Yusril berpendapat, intelijen memang bertugas untuk memata-matai demi keamanan negara, tetapi diharapkan sesuai koridor hukum dan nilai-nilai kemanusiaan.
"Tergantung siapa yang dimata-matai. Jangan sampai itu melanggar hak asasi manusia," tukasnya.
Sedangkan, menurut dosen FISIP UI, Donni Gahral Rahdian, tidak perlu dipertentangkan antara keamanan dan kebebasan karena dalam aspek kebebasan mencakup juga persoalan keamanan.
Donny memberikan contoh, adanya sisi keamanan dalam aspek kebebasan ketika seseorang membutuhan kebebasan dari rasa takut.
Meskipun sepakat perlu adanya UU Intelijen, tetapi Donny berpendapat, intelijen seharusnya tidak perlu dibuatkan regulasi karena akan membatasi fungsi intelijen itu sendiri.

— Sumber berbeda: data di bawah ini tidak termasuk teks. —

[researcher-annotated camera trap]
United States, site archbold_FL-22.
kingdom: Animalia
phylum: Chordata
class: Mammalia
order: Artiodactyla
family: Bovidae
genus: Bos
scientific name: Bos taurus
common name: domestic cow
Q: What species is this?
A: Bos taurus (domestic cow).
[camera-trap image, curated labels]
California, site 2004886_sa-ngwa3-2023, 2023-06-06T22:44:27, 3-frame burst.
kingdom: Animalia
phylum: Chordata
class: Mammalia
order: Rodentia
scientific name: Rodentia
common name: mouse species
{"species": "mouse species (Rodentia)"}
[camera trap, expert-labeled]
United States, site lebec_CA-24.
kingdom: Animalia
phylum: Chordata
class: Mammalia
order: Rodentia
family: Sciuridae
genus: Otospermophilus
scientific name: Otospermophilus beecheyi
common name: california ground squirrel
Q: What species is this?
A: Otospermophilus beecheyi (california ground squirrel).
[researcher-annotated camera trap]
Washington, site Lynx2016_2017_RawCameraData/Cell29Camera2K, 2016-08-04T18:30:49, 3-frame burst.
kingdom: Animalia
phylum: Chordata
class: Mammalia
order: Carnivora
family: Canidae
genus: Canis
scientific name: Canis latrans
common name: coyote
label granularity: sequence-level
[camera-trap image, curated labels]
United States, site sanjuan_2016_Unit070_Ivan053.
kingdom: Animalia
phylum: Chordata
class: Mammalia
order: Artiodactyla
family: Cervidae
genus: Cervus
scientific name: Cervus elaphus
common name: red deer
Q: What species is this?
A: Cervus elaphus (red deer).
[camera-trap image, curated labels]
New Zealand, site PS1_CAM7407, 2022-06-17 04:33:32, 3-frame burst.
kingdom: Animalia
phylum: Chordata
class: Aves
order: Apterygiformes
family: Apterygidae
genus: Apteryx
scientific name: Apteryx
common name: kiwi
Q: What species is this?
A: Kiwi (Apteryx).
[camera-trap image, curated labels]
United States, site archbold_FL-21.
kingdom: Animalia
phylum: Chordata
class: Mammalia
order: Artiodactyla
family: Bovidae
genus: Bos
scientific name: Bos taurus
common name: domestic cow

Intelijen diperkenankan berbuat apa saja asal tidak ketahuan, karena mereka memang bekerja di bawah permukaan.
"Intelijen tidak perlu diatur-atur, nanti mereka bisa jadi kerdil," ucapnya.
Seperti diberitakan sebelumnya, RUU Intelijen menuai kontroversi dan ditolak berbagai kalangan di Indonesia, tak terkecuali ormas-ormas Islam, karena mengkhawatirkan RUU tersebut sebagai pintu masuk mengulang rezim otoriter Orde Baru, seperti yang diungkapkan Ismail Yusanto diwaktu yang lalu.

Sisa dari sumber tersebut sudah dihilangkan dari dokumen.